Les murs sont décorés d’un ensemble exceptionnel de fresques réalisées dans les années 30 par un militaire.
Au premier étage se trouvait un poste optique qui permettait de communiquer en alphabet Morse, par signaux lumineux, avec les fortins du secteur et les troupes en manoeuvre.
Écuries muletières et à chevaux, 1909-1910
Le bâtiment des écuries, le plus grand du camp avec ses 22 mètres de long, abritait 24 mulets et 6 chevaux.
Les réserves de fourrage étaient conservées à l’étage.
Le mulet est l’auxiliaire incontournable des Alpins. Les bataillons de chasseurs en possèdent une quarantaine.
Il peut porter des charges très lourdes, jusqu’à 120 kilos.
Cuisine de la troupe, 1902
La cuisine est conçue pour assurer 300 repas à chaque service. Elle comprend la cuisine proprement dite, très exiguë, un espace de distribution et une laverie. Les chasseurs prennent leurs gamelles et mangent dans leurs chambrées.
Dans l’éventualité d’un conflit, des vivres sont conservées en permanence sur place dans des caisses étanches : pain de guerre, conserves de viande, sucre, café, sardines, eau de vie, vin, tabac.
Bâtiment du groupe électrogène, 1906
Un groupe électrogène est installé en 1933, couplé à des batteries.
Il fournit du courant au camp et permet l’éclairage électrique des baraques, assuré avant cette date par un système de lampes à pétrole.
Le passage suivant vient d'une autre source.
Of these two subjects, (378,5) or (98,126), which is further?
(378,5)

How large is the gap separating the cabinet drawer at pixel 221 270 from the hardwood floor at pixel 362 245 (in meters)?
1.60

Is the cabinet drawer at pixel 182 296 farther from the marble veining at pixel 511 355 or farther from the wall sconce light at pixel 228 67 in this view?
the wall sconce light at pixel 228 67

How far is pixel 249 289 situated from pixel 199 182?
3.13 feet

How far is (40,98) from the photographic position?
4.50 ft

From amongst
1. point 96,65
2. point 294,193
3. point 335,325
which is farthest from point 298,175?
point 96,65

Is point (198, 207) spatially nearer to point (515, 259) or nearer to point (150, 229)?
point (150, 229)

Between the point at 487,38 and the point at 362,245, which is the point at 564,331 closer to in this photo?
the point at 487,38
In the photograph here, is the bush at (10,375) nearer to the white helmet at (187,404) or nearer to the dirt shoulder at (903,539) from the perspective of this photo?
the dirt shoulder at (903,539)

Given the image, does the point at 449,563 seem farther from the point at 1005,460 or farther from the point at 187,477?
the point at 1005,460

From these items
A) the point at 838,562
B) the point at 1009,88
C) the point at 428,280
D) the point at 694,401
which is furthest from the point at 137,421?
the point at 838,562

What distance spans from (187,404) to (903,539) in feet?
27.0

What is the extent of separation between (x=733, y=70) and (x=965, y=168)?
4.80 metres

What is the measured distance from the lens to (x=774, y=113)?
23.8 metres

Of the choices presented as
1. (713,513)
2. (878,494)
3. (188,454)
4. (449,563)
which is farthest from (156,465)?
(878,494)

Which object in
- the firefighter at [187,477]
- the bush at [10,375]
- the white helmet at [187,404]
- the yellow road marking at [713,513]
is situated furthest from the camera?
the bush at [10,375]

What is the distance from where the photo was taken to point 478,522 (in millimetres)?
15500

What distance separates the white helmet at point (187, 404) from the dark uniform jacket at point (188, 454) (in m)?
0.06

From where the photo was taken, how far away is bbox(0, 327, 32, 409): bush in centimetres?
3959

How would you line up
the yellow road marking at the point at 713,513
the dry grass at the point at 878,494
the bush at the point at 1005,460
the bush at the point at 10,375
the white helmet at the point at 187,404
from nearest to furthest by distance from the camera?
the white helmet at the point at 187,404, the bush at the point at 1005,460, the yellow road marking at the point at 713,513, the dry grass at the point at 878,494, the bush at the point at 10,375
L’amélioration du confort des soldats est indéniable dans les années précédant la Deuxième guerre mondiale.
Infirmerie, 1901
Les conditions climatiques, la présence de neige et les accidents pouvant survenir en terrain accidenté rendaient nécessaires la présence d’une infirmerie dans le camp. Elle pouvait accueillir à l’origine 6 malades et donnait sur un petit jardin côté ouest.
Chaque bataillon de chasseurs alpins disposait de quatre infirmiers mais des médecins auxiliaires étaient affectés en renfort pendant les manoeuvres d’été. En hiver, l’évacuation des blessés était assurée par traineau, dans les zones enneigées, ou par mulet.
Bâtiment des sanitaires, 1935
L’eau arrive dans le camp en 1908, grâce au captage d’une source située dans le premier virage en direction du col, mais l’alimentation est interrompue en hiver à cause du gel.
Il faut attendre 1935 pour que des travaux permettent un approvisionnement sans interruption, notamment des cuisines et de ce bâtiment qui abrite des douches et des lavabos, ainsi qu’un lavoir en béton remarquable par la qualité de sa fabrication.